In this lab, you will use MLlib and SANSA to find out the subject distribution over nt file. The purpose is to demonstrate how to use the Spark MLlib and SANSA using Spark.


IN CLASS


  1. Spark ML
  1. After a file (page_links_simple.nt.bz2) have been downloaded, unzipped, and uploaded on HDFS under /yourname folder you may need to create an RDD out of this file.
  2. First create a Scala class Triple containing information about a triple read from a file, which will be used as schema. Since the data is going to be type of .nt file which inside contains rows of triples in format <subject> <predicate> <object> we may need to transform this data into a different format of representation. Hint: Use map function.
  3. Create an RDD of a Triple object
  4. Use the filter transformation to return a new RDD with a subset of the triples on the file by checking if the first row contains “#”, which on .nt file represent a comment.
  5. Implement TF-IDF algorithm for finding the most used classes on the given dataset.
  1. TF-IDF in Spark uses
  1. TF: HashingTF is a Transformer which takes sets of terms and converts those into fixed-length feature vectors.
  2. IDF:IDF is an Estimator which fits on a dataset and produces an IDFModel which takes feature vectors and scales each column.
  1. List classes into a separate RDD.
  2. Split each label into words using Tokonizer. For each sentence we use Hashing TF to hash the sentence into a feature vector.

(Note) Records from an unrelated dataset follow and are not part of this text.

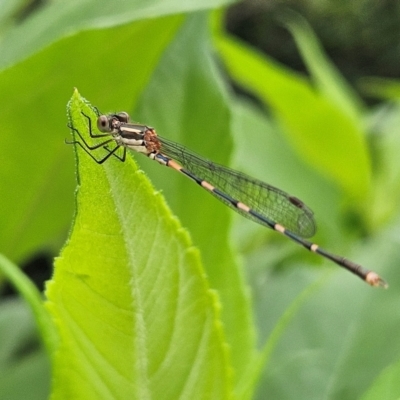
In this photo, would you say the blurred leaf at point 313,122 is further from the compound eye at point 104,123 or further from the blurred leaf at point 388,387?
the blurred leaf at point 388,387

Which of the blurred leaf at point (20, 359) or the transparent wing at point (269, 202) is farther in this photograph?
the transparent wing at point (269, 202)

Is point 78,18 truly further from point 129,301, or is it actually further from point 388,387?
point 388,387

And then use IDF to rescale the feature vectors.
  3. Pass this feature vector into a learning algorithm.
  1. Collect and print the results.
  1. SANSA
  1. After a file (page_links_simple.nt.bz2) have been downloaded, unzipped, and uploaded on HDFS under /yourname folder you may need to create an RDD out of this file.
  2. Read a RDF file by using SANSA and retrieve a Spark RDD representation of it.
  3. Read an OWL file by using SANSA and retrieve a Spark RDD/DataSet representation of it.
  4. Use SANSA-Inference layer in order to apply some inference/reasoning over RDF file by applying RDFS profile reasoner.

AT HOME


  1. SANSA-Notebook
  1. Run SANSA-Examples using SANSA-Notebooks and perform this example:
  1. Read an file into RDD representation
  2. Apply Property Distribution and Class Distribution using SANSA functions
  3. Use the same graph and apply RDFS reasoner using SANSA-Inference
  4. Apply Class distribution to the inferred graph above (see iii)
  5. Rank resources to the inferred graph and show top 20 most ranked entities.
  1. Read and explore
  1. Spark Machine Learning Library (MLlib) Guide
  2. SANSA Overview and SANSA FAQ.
  1. Further readings
  1. MLlib: Machine Learning in Apache Spark
  2. Distributed Semantic Analytics using the SANSA Stack by Jens Lehmann, Gezim Sejdiu, Lorenz Bühmann, Patrick Westphal, Claus Stadler, Ivan Ermilov, Simon Bin, Muhammad Saleem, Axel-Cyrille Ngonga Ngomo and Hajira Jabeen in Proceedings of 16th International Semantic Web Conference – Resources Track (ISWC’2017), 2017.
  3. The Tale of Sansa Spark by Ivan Ermilov, Jens Lehmann, Gezim Sejdiu, Lorenz Bühmann, Patrick Westphal, Claus Stadler, Simon Bin, Nilesh Chakraborty, Henning Petzka, Muhammad Saleem, Axel-Cyrille Ngomo Ngonga, and Hajira Jabeen in Proceedings of 16th International Semantic Web Conference, Poster & Demos, 2017.